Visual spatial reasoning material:

=======

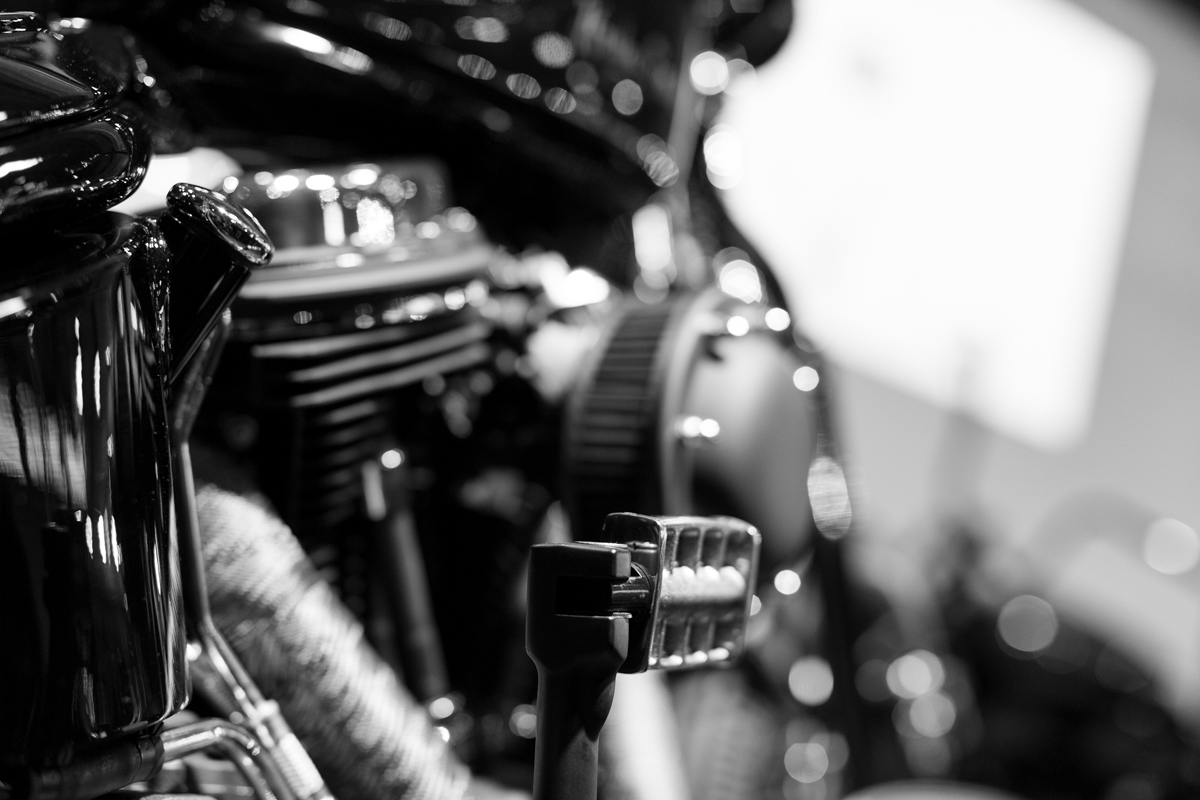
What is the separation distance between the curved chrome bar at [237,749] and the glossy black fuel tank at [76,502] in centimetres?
4

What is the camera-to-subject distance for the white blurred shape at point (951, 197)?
2.00 metres

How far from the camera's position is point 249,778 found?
0.35m

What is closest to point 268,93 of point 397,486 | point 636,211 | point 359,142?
point 359,142

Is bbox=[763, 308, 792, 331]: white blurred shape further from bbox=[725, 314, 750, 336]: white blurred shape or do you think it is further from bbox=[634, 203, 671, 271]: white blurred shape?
bbox=[634, 203, 671, 271]: white blurred shape

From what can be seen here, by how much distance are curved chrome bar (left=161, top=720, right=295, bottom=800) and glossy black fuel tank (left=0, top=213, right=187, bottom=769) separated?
0.04 m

=======

Output as a JSON list of strings, one string per line, every line of the material from the one containing "What is closest" through the end of the material, inclusive, omitting blank lines.

Finished task:
[
  "What is closest to point 268,93 of point 397,486 | point 636,211 | point 359,142?",
  "point 359,142",
  "Is bbox=[763, 308, 792, 331]: white blurred shape further from bbox=[725, 314, 750, 336]: white blurred shape or do you think it is further from bbox=[634, 203, 671, 271]: white blurred shape?",
  "bbox=[634, 203, 671, 271]: white blurred shape",
  "From what can be seen here, by how much distance are curved chrome bar (left=161, top=720, right=295, bottom=800) and glossy black fuel tank (left=0, top=213, right=187, bottom=769) separated?",
  "0.04 m"
]